= Aim of the task =
Extract each line of the material that follows exactly and omit its pictures.

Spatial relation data
● ● ● ● ● ● ●
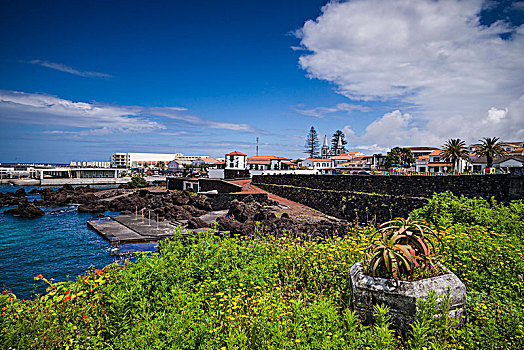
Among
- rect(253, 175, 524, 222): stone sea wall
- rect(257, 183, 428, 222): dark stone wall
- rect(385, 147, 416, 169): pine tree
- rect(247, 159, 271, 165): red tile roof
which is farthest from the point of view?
rect(247, 159, 271, 165): red tile roof

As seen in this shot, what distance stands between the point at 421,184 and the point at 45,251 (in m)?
22.4

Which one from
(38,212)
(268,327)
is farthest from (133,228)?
(268,327)

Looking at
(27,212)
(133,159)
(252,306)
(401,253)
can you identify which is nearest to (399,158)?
(27,212)

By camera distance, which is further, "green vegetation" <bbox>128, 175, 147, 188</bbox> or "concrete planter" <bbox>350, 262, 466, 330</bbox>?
"green vegetation" <bbox>128, 175, 147, 188</bbox>

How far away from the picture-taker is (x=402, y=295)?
3.22 m

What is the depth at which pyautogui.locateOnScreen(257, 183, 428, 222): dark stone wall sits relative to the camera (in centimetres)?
1769

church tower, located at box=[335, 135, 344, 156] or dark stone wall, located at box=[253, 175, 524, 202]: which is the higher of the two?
church tower, located at box=[335, 135, 344, 156]

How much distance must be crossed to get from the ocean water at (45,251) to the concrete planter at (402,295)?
8300mm

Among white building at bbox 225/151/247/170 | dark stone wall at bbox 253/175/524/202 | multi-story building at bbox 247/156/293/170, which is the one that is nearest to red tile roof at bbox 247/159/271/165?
multi-story building at bbox 247/156/293/170

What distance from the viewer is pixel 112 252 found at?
14.6 m

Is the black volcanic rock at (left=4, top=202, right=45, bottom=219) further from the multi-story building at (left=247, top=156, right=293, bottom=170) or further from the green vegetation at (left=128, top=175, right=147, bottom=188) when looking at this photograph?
the multi-story building at (left=247, top=156, right=293, bottom=170)

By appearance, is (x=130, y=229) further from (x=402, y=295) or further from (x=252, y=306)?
(x=402, y=295)

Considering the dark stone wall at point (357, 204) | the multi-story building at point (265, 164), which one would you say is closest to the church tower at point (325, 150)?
the multi-story building at point (265, 164)

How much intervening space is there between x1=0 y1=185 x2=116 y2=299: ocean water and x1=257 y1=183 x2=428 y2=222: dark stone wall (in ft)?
42.0
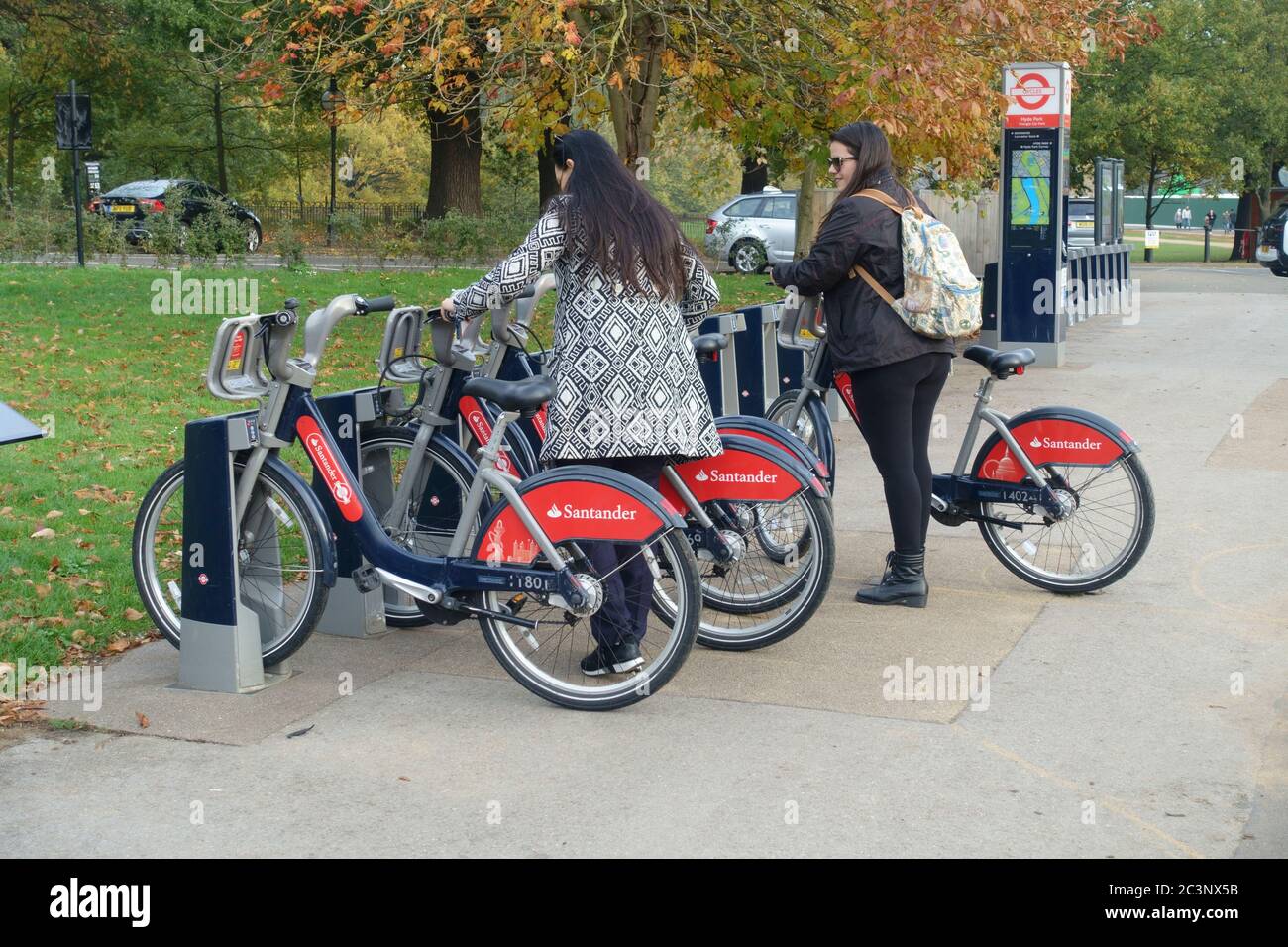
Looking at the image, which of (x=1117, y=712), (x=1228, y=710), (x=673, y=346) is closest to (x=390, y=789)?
(x=673, y=346)

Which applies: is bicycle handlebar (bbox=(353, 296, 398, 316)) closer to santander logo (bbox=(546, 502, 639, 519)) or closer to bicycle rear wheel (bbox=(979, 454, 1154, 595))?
santander logo (bbox=(546, 502, 639, 519))

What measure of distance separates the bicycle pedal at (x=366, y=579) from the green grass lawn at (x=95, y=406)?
1023 mm

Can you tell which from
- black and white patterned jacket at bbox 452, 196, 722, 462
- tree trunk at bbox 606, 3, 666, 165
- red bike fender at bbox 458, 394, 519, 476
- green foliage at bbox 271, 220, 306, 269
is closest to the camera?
black and white patterned jacket at bbox 452, 196, 722, 462

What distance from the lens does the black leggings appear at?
605 centimetres

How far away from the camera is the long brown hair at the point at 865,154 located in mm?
6012

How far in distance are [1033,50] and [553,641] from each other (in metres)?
10.1

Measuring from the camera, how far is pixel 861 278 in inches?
238

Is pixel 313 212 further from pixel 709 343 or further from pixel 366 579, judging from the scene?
pixel 366 579

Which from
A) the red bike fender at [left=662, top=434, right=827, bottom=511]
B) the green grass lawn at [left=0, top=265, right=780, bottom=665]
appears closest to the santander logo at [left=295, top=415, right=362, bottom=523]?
the red bike fender at [left=662, top=434, right=827, bottom=511]

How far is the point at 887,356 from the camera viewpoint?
5.99 meters

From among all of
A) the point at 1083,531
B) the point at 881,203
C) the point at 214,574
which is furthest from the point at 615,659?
the point at 1083,531

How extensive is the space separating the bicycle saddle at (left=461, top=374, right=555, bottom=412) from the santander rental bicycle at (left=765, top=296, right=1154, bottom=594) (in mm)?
1764

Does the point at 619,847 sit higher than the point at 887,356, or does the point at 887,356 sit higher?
the point at 887,356
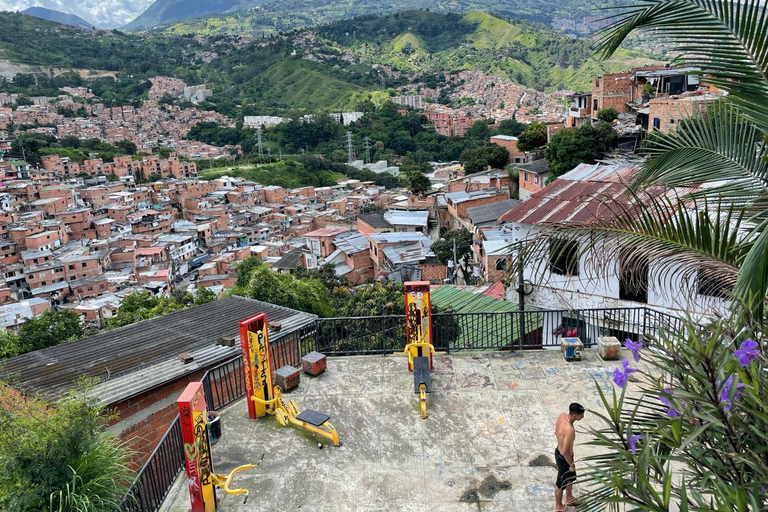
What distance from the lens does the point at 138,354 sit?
384 inches

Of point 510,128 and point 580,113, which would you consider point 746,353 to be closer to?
point 580,113

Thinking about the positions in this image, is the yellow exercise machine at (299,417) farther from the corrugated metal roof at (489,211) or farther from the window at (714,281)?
the corrugated metal roof at (489,211)

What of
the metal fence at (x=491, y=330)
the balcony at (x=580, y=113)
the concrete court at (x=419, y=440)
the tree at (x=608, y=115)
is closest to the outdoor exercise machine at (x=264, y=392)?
the concrete court at (x=419, y=440)

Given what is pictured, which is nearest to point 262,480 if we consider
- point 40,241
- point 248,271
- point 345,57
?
point 248,271

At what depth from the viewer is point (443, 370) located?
7.66 metres

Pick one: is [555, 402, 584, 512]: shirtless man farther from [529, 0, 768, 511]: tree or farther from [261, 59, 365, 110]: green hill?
[261, 59, 365, 110]: green hill

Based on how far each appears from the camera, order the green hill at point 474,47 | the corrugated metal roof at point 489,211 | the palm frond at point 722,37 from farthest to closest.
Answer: the green hill at point 474,47 < the corrugated metal roof at point 489,211 < the palm frond at point 722,37

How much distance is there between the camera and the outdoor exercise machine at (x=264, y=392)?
6.19 meters

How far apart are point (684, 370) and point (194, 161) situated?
92.6 m

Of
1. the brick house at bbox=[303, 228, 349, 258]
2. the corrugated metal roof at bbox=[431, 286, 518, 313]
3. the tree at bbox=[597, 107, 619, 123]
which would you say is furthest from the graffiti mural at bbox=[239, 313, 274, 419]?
the brick house at bbox=[303, 228, 349, 258]

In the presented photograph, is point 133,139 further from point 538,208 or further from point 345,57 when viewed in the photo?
point 538,208

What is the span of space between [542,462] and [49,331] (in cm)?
2297

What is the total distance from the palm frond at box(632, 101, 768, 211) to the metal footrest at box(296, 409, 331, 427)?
3.84 m

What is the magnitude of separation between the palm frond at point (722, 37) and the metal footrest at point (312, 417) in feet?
14.8
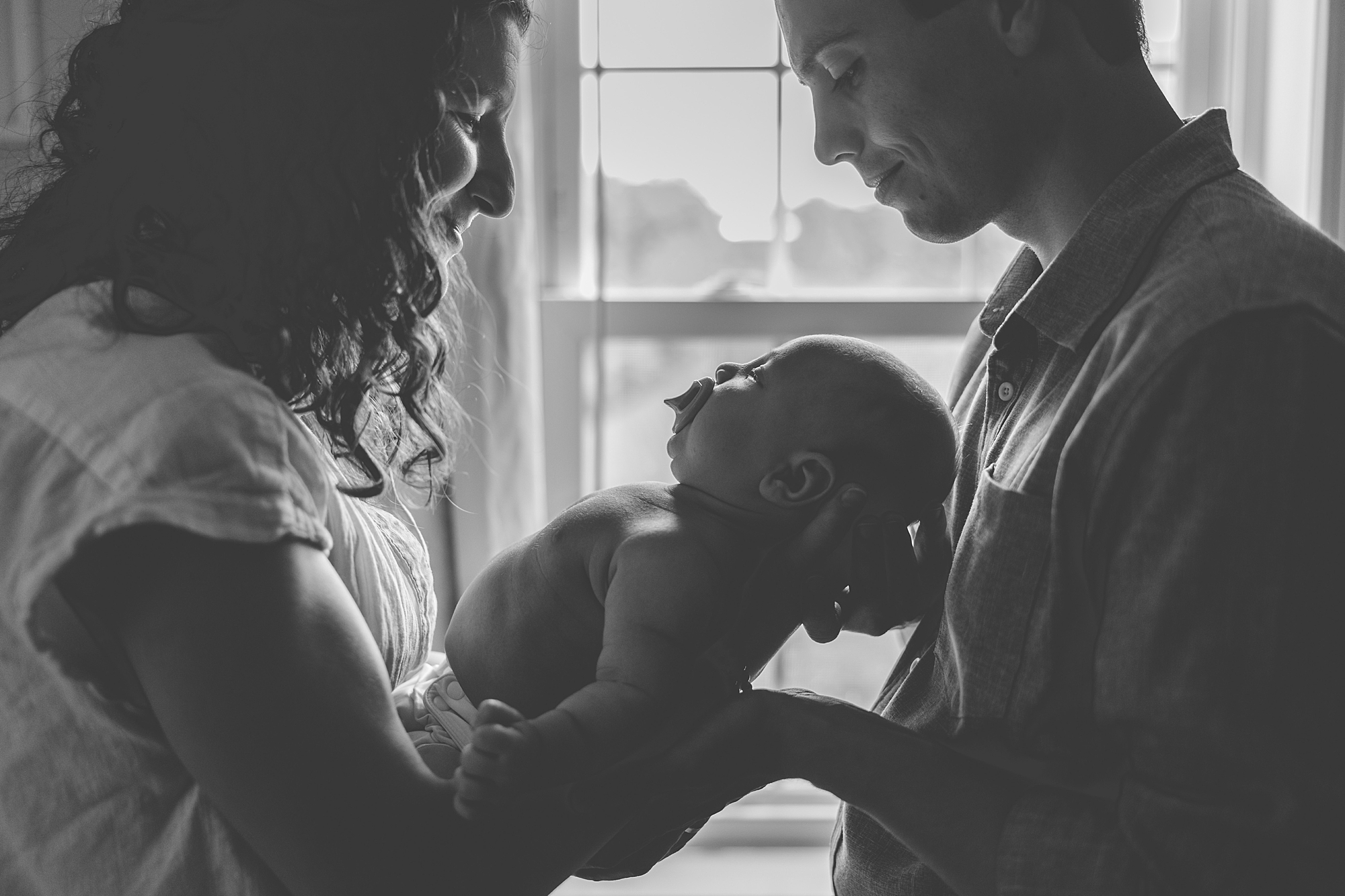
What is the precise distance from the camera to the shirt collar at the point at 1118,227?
→ 3.44 feet

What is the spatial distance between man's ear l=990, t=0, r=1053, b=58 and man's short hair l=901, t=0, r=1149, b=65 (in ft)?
0.13

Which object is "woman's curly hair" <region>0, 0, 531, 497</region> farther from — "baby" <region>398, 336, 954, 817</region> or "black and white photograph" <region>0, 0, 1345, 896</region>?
"baby" <region>398, 336, 954, 817</region>

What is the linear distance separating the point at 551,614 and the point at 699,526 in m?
0.19

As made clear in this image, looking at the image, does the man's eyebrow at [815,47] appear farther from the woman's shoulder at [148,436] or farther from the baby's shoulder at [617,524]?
● ● ● ● ● ● ●
= Task answer =
Among
- rect(253, 175, 524, 222): stone sea wall
- rect(257, 183, 428, 222): dark stone wall
- rect(385, 147, 416, 169): pine tree
- rect(247, 159, 271, 165): red tile roof
which is farthest from the point of view?
rect(247, 159, 271, 165): red tile roof

As seen in this shot, what distance stands between the point at 421,184 and the point at 45,251 (in m)?
22.4

Which one from
(38,212)
(268,327)
is farthest from (133,228)?
(268,327)

Looking at
(27,212)
(133,159)
(252,306)
(401,253)
can you identify which is nearest to (399,158)?
(27,212)

By camera distance, which is further, "green vegetation" <bbox>128, 175, 147, 188</bbox> or "concrete planter" <bbox>350, 262, 466, 330</bbox>?
"green vegetation" <bbox>128, 175, 147, 188</bbox>

How far away from the picture-taker is (x=402, y=295)?
3.22 m

What is the depth at which pyautogui.locateOnScreen(257, 183, 428, 222): dark stone wall sits relative to the camera (in centimetres)?
1769

church tower, located at box=[335, 135, 344, 156] or dark stone wall, located at box=[253, 175, 524, 202]: which is the higher of the two?
church tower, located at box=[335, 135, 344, 156]

How much distance must be crossed to get from the ocean water at (45,251) to the concrete planter at (402,295)?
8300mm

Among white building at bbox 225/151/247/170 | dark stone wall at bbox 253/175/524/202 | multi-story building at bbox 247/156/293/170, which is the one that is nearest to red tile roof at bbox 247/159/271/165?
multi-story building at bbox 247/156/293/170

What distance from the viewer is pixel 112 252 found at?
14.6 m

Is the black volcanic rock at (left=4, top=202, right=45, bottom=219) further from the multi-story building at (left=247, top=156, right=293, bottom=170) or further from the green vegetation at (left=128, top=175, right=147, bottom=188) when looking at this photograph?
the multi-story building at (left=247, top=156, right=293, bottom=170)

By appearance, is (x=130, y=229) further from (x=402, y=295) or further from (x=252, y=306)?
(x=402, y=295)

Considering the dark stone wall at point (357, 204) | the multi-story building at point (265, 164), which one would you say is closest to the church tower at point (325, 150)?
the multi-story building at point (265, 164)

How much intervening space is there between x1=0 y1=185 x2=116 y2=299: ocean water and x1=257 y1=183 x2=428 y2=222: dark stone wall (in ft)?
42.0
Looking at the image, which of (x=1117, y=712), (x=1228, y=710), (x=673, y=346) is closest to (x=390, y=789)?
(x=673, y=346)

Which applies: is bicycle handlebar (bbox=(353, 296, 398, 316)) closer to santander logo (bbox=(546, 502, 639, 519)) or closer to bicycle rear wheel (bbox=(979, 454, 1154, 595))?
santander logo (bbox=(546, 502, 639, 519))

What measure of distance separates the bicycle pedal at (x=366, y=579) from the green grass lawn at (x=95, y=406)?
1023 mm

Can you tell which from
- black and white patterned jacket at bbox 452, 196, 722, 462
- tree trunk at bbox 606, 3, 666, 165
- red bike fender at bbox 458, 394, 519, 476
- green foliage at bbox 271, 220, 306, 269
is closest to the camera?
black and white patterned jacket at bbox 452, 196, 722, 462

What distance from the lens does the black leggings appear at?
605 centimetres

How far away from the camera is the long brown hair at the point at 865,154 located in mm?
6012

How far in distance are [1033,50] and [553,641] from each other (in metres)?
10.1

Measuring from the camera, how far is pixel 861 278 in inches?
238

Is pixel 313 212 further from pixel 709 343 or further from pixel 366 579, judging from the scene?
pixel 366 579

Which from
A) the red bike fender at [left=662, top=434, right=827, bottom=511]
B) the green grass lawn at [left=0, top=265, right=780, bottom=665]
appears closest to the santander logo at [left=295, top=415, right=362, bottom=523]?
the red bike fender at [left=662, top=434, right=827, bottom=511]

How far is the point at 887,356 from the camera viewpoint?
5.99 meters

From among all of
A) the point at 1083,531
B) the point at 881,203
C) the point at 214,574
which is furthest from the point at 615,659?
the point at 1083,531

How extensive is the space separating the bicycle saddle at (left=461, top=374, right=555, bottom=412) from the santander rental bicycle at (left=765, top=296, right=1154, bottom=594) (in mm)?
1764

Does the point at 619,847 sit higher than the point at 887,356, or does the point at 887,356 sit higher?
the point at 887,356
What distance from the lens does the point at 138,354 sit?
384 inches

Of point 510,128 and point 580,113, which would you consider point 746,353 to be closer to?
point 580,113

Thinking about the positions in this image, is the yellow exercise machine at (299,417) farther from the corrugated metal roof at (489,211) or farther from the window at (714,281)?
the corrugated metal roof at (489,211)

What of
the metal fence at (x=491, y=330)
the balcony at (x=580, y=113)
the concrete court at (x=419, y=440)
the tree at (x=608, y=115)
is closest to the outdoor exercise machine at (x=264, y=392)?
the concrete court at (x=419, y=440)

Given what is pictured, which is nearest to point 262,480 if we consider
- point 40,241
- point 248,271
- point 345,57
?
point 248,271

At what depth from the viewer is point (443, 370) located?
7.66 metres

Pick one: is [555, 402, 584, 512]: shirtless man farther from [529, 0, 768, 511]: tree or farther from [261, 59, 365, 110]: green hill?
[261, 59, 365, 110]: green hill

Based on how far each appears from the camera, order the green hill at point 474,47 | the corrugated metal roof at point 489,211 | the palm frond at point 722,37 from farthest to closest.
Answer: the green hill at point 474,47 < the corrugated metal roof at point 489,211 < the palm frond at point 722,37

How much distance is there between the camera and the outdoor exercise machine at (x=264, y=392)?
6.19 meters

How far apart are point (684, 370) and point (194, 161) situated?
92.6 m

Of
1. the brick house at bbox=[303, 228, 349, 258]
2. the corrugated metal roof at bbox=[431, 286, 518, 313]
3. the tree at bbox=[597, 107, 619, 123]
which would you say is furthest from the graffiti mural at bbox=[239, 313, 274, 419]?
the brick house at bbox=[303, 228, 349, 258]

In the presented photograph, is point 133,139 further from point 538,208 or further from point 345,57 when viewed in the photo?
point 538,208

What is the span of space between [542,462] and [49,331] (in cm)?
2297

What is the total distance from the palm frond at box(632, 101, 768, 211) to the metal footrest at box(296, 409, 331, 427)?
3.84 m

What is the magnitude of separation between the palm frond at point (722, 37) and the metal footrest at point (312, 417) in feet?
14.8
What is the precise distance from the camera to the shirt collar at the point at 1118,227?
→ 3.44 feet

What is the spatial distance between man's ear l=990, t=0, r=1053, b=58 and man's short hair l=901, t=0, r=1149, b=65 (in ft)?
0.13

Which object is "woman's curly hair" <region>0, 0, 531, 497</region> farther from — "baby" <region>398, 336, 954, 817</region> or "black and white photograph" <region>0, 0, 1345, 896</region>?
"baby" <region>398, 336, 954, 817</region>

What is the linear distance separating the point at 551,614 and the point at 699,526 in m?
0.19

As made clear in this image, looking at the image, does the man's eyebrow at [815,47] appear farther from the woman's shoulder at [148,436] or farther from the baby's shoulder at [617,524]?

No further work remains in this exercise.